Another study by a group of universities, including Cambridge, found that 63 countries – nearly half the number ranked by S&P Global, Moody’s and Fitch – could see their credit ratings decline by 2030 due to climate change.

He said China, Chile, Malaysia and Mexico will be hit the hardest by six degrees of cuts by the end of the century, while the United States, Germany, Canada, Australia, India and Peru could see around four degrees.

This study estimated that a corresponding increase in borrowing costs would add between $137 and $205 billion to countries’ combined annual debt service payments by 2100.

Rating downgrades generally increase borrowing costs, especially if they cause countries to exit bond indexes tracked by funds that manage trillions of dollars.

Warning light

Developed countries are ramping up spending to mitigate climate damage, with Germany setting up a €30 billion recovery fund after recent floods, while Singapore is allocating the equivalent of $72 billion to protect against rising sea levels in the next century.

For emerging economies, which are already affected by the Covid-19 virus, the climate crisis will bring more pressure.

The International Monetary Fund (IMF) warns that a 10 percentage point increase in vulnerability to climate change, according to the Notre Dame Global Adaptation Initiative Index, is associated with a more than 150 basis point increase in margins over long-term government development. bonds. . countries.

The average increase for all countries was 30 basis points.
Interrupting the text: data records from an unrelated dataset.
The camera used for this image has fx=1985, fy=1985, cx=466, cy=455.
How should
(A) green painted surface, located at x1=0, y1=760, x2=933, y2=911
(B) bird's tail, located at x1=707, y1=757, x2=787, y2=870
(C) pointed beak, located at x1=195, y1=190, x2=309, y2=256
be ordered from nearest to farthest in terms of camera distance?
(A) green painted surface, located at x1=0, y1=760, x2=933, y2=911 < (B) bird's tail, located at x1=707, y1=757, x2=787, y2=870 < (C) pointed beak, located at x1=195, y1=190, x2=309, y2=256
The United Nations Environment Program estimates that in developing countries, annual adaptation costs will reach $300 billion in 2030, and will rise to $500 billion in 2050.

As a percentage of GDP, sovereign debt remains around 60% in emerging economies, according to data from the Institute of International Finance (IIF), compared to nearly 100% in the United States and Great Britain and 200% in Japan.

The rise from pre-pandemic levels to around 52% is of particular concern. European, American and Japanese central banks mainly provide government loans, but this is not possible in poor countries, which eventually have to repay debts.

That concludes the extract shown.